Exercise:
From the first line of the records below through the line containing "scientific name: Macaca", copy everything exactly and nothing more.

● ● ● ● ●

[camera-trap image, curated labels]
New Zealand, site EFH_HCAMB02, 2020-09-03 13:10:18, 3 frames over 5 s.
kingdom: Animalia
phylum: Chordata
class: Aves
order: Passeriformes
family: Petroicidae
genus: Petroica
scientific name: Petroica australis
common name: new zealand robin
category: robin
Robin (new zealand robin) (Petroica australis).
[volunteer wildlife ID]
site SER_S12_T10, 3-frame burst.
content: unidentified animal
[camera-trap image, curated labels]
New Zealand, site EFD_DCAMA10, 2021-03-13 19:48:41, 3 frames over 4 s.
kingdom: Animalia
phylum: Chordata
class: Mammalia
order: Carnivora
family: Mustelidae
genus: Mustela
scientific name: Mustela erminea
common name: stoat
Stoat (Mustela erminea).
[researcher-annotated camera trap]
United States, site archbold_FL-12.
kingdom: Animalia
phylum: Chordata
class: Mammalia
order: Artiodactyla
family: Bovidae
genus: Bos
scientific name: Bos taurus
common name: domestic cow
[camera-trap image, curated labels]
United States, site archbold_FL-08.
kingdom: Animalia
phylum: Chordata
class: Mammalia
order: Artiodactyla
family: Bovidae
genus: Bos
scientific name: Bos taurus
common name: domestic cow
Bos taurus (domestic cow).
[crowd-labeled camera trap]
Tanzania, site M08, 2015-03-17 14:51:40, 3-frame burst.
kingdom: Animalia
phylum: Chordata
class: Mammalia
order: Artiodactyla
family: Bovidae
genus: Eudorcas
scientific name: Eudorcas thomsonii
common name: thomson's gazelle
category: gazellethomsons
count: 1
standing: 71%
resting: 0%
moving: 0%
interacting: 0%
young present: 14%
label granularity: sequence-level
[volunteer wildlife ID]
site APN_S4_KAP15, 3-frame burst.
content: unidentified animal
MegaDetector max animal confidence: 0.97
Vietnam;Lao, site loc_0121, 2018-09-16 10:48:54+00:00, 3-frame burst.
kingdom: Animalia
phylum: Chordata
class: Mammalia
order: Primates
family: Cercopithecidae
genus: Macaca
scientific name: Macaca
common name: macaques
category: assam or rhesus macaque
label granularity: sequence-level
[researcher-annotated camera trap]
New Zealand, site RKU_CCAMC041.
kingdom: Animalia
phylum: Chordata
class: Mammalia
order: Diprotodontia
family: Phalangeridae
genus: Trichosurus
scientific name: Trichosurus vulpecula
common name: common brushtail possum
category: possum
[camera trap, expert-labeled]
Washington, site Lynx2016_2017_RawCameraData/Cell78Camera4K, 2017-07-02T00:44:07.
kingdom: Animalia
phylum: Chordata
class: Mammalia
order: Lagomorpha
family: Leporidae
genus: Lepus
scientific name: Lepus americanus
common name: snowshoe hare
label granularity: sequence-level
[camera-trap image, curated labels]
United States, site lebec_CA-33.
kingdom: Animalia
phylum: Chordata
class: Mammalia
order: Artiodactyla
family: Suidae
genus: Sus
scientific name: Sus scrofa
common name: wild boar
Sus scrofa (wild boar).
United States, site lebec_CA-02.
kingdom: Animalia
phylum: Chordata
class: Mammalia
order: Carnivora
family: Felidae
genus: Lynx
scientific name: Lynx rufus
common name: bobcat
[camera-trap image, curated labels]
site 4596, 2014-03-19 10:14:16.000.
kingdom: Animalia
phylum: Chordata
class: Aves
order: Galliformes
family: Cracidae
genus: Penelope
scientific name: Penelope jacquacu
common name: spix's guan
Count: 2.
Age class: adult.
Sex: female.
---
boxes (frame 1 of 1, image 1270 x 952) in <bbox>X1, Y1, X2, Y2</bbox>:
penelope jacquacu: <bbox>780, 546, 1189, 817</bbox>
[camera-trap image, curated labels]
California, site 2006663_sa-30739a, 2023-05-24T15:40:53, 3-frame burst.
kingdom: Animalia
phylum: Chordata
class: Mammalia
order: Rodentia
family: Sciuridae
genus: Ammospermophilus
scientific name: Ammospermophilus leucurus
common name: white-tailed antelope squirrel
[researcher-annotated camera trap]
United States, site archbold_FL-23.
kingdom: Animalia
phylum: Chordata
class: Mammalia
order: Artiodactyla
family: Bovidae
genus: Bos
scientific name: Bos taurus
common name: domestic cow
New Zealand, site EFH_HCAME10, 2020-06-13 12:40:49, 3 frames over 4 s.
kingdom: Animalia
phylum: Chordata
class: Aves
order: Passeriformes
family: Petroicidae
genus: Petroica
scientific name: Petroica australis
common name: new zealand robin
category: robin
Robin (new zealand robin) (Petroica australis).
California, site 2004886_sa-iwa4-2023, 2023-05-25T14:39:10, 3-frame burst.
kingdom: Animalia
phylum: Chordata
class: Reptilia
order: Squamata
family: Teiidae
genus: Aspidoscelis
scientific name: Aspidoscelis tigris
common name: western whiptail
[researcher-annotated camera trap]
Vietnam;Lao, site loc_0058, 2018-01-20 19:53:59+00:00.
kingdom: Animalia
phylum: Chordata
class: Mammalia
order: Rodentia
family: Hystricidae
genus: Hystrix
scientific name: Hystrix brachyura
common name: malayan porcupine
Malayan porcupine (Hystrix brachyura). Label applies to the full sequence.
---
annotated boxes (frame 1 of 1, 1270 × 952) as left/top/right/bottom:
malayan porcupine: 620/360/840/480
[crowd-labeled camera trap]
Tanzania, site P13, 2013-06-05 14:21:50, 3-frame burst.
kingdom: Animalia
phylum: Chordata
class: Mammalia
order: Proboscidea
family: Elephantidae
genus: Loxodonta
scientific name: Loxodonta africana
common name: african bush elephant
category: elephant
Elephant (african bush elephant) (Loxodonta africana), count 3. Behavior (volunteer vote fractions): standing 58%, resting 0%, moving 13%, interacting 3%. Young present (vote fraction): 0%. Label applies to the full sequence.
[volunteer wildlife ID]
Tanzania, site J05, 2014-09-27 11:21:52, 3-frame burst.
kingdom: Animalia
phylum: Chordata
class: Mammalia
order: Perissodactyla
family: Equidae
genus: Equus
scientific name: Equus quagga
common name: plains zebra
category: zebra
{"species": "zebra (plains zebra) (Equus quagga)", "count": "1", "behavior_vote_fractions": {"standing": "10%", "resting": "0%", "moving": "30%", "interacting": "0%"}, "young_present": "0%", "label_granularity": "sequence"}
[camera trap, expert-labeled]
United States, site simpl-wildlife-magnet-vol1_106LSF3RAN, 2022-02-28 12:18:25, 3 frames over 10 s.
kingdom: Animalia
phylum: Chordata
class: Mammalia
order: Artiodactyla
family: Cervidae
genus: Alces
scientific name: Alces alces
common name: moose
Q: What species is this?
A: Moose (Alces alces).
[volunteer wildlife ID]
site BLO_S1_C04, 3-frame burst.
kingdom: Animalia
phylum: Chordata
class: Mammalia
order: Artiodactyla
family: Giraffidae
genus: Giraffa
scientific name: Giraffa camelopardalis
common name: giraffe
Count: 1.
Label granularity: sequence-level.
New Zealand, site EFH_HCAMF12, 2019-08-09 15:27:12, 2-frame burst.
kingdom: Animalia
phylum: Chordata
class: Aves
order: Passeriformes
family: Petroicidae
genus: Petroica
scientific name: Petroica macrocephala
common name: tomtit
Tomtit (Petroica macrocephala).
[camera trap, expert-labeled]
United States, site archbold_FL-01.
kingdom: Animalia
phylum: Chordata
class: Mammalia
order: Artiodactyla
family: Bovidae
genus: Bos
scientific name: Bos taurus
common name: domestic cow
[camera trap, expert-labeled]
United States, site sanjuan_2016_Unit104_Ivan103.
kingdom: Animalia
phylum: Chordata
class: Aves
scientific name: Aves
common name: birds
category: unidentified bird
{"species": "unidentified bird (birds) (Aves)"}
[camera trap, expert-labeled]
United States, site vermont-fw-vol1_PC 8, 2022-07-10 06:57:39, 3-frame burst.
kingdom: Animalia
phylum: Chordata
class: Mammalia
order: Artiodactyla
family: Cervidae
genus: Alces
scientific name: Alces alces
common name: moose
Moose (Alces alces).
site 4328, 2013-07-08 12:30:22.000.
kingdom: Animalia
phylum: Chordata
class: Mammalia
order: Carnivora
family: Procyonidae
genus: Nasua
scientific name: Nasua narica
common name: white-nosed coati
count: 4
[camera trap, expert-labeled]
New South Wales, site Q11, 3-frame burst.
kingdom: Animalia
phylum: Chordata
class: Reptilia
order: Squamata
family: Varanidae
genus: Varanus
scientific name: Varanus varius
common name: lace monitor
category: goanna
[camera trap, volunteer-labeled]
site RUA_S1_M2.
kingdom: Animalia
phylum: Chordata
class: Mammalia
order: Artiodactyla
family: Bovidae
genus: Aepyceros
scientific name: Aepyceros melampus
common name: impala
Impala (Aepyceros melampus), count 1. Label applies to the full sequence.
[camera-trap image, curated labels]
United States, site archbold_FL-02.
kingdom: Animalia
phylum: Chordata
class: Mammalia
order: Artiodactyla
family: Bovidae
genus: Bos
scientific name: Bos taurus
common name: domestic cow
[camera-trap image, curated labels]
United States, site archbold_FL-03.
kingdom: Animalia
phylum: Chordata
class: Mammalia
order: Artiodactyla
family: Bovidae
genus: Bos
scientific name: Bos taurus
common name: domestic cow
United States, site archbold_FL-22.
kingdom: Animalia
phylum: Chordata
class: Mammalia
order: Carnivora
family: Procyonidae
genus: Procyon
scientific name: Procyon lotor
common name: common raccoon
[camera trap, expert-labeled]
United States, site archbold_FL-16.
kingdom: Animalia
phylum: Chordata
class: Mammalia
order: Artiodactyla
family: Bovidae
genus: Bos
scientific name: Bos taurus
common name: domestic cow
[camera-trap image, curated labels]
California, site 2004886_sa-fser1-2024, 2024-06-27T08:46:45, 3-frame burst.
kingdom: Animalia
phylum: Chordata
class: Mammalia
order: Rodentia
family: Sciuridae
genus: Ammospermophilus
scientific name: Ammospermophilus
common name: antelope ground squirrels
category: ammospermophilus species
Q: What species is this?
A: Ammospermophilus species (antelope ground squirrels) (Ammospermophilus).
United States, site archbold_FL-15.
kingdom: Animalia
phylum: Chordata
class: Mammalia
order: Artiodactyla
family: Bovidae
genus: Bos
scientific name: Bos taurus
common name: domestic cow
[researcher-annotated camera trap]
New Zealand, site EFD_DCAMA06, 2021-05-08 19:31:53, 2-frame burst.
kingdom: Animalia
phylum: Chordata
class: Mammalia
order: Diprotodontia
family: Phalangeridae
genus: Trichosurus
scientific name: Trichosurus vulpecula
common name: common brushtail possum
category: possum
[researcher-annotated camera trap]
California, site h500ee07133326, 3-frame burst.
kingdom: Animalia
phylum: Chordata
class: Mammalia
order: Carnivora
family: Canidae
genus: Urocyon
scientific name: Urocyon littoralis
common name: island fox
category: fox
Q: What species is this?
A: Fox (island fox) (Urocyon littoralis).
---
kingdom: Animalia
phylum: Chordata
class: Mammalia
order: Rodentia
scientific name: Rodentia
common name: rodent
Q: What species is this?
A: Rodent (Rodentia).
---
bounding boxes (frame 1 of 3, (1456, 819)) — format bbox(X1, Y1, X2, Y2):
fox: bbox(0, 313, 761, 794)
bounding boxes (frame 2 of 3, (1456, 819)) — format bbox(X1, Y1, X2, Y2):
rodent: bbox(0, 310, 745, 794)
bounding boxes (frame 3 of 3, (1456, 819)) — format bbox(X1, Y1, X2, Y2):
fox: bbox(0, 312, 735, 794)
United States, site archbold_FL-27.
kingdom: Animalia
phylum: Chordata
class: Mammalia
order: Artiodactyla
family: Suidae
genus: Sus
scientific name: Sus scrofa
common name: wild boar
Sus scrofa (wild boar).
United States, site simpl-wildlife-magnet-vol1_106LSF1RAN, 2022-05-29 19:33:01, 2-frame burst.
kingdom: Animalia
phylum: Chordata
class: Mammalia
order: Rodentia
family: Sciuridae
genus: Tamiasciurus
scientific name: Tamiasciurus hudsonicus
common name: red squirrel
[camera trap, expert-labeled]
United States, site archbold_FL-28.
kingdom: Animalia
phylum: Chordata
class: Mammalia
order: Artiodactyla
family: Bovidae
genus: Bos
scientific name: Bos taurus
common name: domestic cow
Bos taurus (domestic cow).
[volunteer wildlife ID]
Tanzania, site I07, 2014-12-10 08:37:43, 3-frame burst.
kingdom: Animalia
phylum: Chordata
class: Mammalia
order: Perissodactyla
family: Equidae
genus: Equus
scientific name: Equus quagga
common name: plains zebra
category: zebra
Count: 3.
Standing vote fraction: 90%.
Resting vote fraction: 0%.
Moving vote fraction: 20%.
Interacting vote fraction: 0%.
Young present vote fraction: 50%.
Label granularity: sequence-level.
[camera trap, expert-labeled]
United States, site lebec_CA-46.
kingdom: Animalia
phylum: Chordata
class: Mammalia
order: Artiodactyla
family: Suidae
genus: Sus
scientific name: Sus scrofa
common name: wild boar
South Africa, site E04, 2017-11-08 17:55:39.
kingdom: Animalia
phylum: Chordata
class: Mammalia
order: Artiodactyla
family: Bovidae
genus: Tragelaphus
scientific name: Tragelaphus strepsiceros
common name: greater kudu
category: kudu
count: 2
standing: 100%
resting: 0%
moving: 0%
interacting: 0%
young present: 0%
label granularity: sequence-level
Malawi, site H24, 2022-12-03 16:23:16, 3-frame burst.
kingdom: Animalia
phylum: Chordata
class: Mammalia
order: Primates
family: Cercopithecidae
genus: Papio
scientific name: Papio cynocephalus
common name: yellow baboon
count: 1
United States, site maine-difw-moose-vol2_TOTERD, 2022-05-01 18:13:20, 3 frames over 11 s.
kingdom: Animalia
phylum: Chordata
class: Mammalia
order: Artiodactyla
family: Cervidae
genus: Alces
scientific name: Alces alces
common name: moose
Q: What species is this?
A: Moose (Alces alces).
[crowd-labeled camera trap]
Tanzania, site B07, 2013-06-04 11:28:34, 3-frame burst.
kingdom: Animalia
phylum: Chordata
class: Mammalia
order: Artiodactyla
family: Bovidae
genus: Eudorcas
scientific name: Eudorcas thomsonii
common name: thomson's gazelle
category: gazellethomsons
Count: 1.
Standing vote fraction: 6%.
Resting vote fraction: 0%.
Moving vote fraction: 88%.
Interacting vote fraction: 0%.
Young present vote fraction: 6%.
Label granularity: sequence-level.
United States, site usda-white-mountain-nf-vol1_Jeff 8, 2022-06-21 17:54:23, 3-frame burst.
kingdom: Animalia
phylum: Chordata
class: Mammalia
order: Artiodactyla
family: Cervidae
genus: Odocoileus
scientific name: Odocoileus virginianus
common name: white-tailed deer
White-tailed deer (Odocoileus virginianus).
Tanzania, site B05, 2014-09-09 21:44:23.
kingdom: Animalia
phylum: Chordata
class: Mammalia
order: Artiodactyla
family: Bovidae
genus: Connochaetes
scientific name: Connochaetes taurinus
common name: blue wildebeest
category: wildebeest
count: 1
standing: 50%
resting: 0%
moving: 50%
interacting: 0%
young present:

● ● ● ● ●

Task solution:
[camera-trap image, curated labels]
New Zealand, site EFH_HCAMB02, 2020-09-03 13:10:18, 3 frames over 5 s.
kingdom: Animalia
phylum: Chordata
class: Aves
order: Passeriformes
family: Petroicidae
genus: Petroica
scientific name: Petroica australis
common name: new zealand robin
category: robin
Robin (new zealand robin) (Petroica australis).
[volunteer wildlife ID]
site SER_S12_T10, 3-frame burst.
content: unidentified animal
[camera-trap image, curated labels]
New Zealand, site EFD_DCAMA10, 2021-03-13 19:48:41, 3 frames over 4 s.
kingdom: Animalia
phylum: Chordata
class: Mammalia
order: Carnivora
family: Mustelidae
genus: Mustela
scientific name: Mustela erminea
common name: stoat
Stoat (Mustela erminea).
[researcher-annotated camera trap]
United States, site archbold_FL-12.
kingdom: Animalia
phylum: Chordata
class: Mammalia
order: Artiodactyla
family: Bovidae
genus: Bos
scientific name: Bos taurus
common name: domestic cow
[camera-trap image, curated labels]
United States, site archbold_FL-08.
kingdom: Animalia
phylum: Chordata
class: Mammalia
order: Artiodactyla
family: Bovidae
genus: Bos
scientific name: Bos taurus
common name: domestic cow
Bos taurus (domestic cow).
[crowd-labeled camera trap]
Tanzania, site M08, 2015-03-17 14:51:40, 3-frame burst.
kingdom: Animalia
phylum: Chordata
class: Mammalia
order: Artiodactyla
family: Bovidae
genus: Eudorcas
scientific name: Eudorcas thomsonii
common name: thomson's gazelle
category: gazellethomsons
count: 1
standing: 71%
resting: 0%
moving: 0%
interacting: 0%
young present: 14%
label granularity: sequence-level
[volunteer wildlife ID]
site APN_S4_KAP15, 3-frame burst.
content: unidentified animal
MegaDetector max animal confidence: 0.97
Vietnam;Lao, site loc_0121, 2018-09-16 10:48:54+00:00, 3-frame burst.
kingdom: Animalia
phylum: Chordata
class: Mammalia
order: Primates
family: Cercopithecidae
genus: Macaca
scientific name: Macaca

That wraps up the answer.